Discovery of B DNA base flipping in the microsecond regime is a fortuitous result, as NMR studies of other DNA sequences find that this process occurs on a longer timescale (ms), inaccessible to equilibrium MD simulation. Nonetheless, that the base which flips is a thymine is consistent with the relative pyrimidine versus purine energy barrier, as well as with NMR exchange data revealing that (i) the lifetime of an A·T bp is generally shorter than G·C pairs (47) and (ii) spontaneous A·T opening is the basis for recognition of extrahelical bases (Ura/Thy) in the uracil glycosylase DNA repair system (51). (As discussed later, the junction of half sites in B elements is almost always an A·T bp.) Also, with regards to characteristic timescales for flipping—and the base pair opening or ‘breathing’ which necessarily precedes it—previous simulation work has found spontaneous breathing on the ns timescale for a difluorotoluene-substituted A·F pair (52). Flipping of T_2,8 via the major groove is consistent with both experimental studies (53) and recent theoretical work (45,54,55) on flipping pathways. Strong coupling between base flipping and helical axis bending was found in early theoretical work (56) as well as more recent computational studies (55). Consistent with those findings and the aforementioned NMR studies (37), the B DNA exhibits significant helical axis bending in a most extreme state of XSIS preceding the base flipping event (Figure 4f).
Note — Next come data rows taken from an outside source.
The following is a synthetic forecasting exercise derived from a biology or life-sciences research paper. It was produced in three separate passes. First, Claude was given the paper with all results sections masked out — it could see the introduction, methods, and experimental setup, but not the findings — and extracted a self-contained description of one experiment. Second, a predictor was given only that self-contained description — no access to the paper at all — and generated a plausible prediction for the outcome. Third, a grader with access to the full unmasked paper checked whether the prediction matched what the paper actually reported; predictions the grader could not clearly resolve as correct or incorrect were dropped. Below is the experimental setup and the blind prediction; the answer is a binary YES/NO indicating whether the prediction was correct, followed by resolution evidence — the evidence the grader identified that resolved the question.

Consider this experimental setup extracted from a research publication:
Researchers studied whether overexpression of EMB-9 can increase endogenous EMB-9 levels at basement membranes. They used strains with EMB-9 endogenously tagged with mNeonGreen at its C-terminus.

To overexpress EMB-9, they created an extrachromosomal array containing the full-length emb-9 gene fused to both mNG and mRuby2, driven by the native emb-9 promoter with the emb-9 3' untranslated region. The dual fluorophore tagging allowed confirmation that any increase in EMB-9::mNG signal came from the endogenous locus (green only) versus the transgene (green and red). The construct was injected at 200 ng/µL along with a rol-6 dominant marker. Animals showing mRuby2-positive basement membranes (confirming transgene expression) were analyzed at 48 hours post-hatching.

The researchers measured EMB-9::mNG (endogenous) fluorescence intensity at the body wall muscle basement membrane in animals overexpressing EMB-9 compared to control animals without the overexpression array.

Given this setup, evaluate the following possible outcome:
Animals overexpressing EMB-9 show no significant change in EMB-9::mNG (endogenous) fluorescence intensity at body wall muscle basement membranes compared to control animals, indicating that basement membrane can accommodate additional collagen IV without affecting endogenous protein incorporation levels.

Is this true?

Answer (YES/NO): NO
Finally, we note that the B flipping reported here is not necessarily inconsistent with NMR-based findings of generally slower A·T opening in A-tracts (47). As with any computational or experimental approach, the NMR exchange methodology rests upon various assumptions and approximations. In particular, known limitations and caveats of this technique include (i) assumptions of two-state behavior (entirely open/closed bps); (ii) ambiguity of the actual physical process being detected (accessibility of exchanged protons versus complete base extrusion); (iii) the neglected structural and dynamical influence of ions (such as the ammonia exchange catalyst used in these studies) on local DNA structure (57); and (iv) intrinsic detection limits (ms timescales being the lower bound). Similar NMR studies have shown that A·T opening strongly depends on sequence context, and is also sensitive to oligonucleotide length (58). Most significantly, the structural basis of greater A·T lifetimes in A-tracts is assumed to stem from a presumably narrower (and more rigid) minor groove in these tracts [(43) and references therein]. However, the minor groove of the B element does not exhibit this behavior immediately prior to the XSIS flipping cascade (Figures 4b and S6), and therefore does not adhere to this assumption. It should be reiterated that ultimate assessment of predicted B base flipping will require future experimental studies.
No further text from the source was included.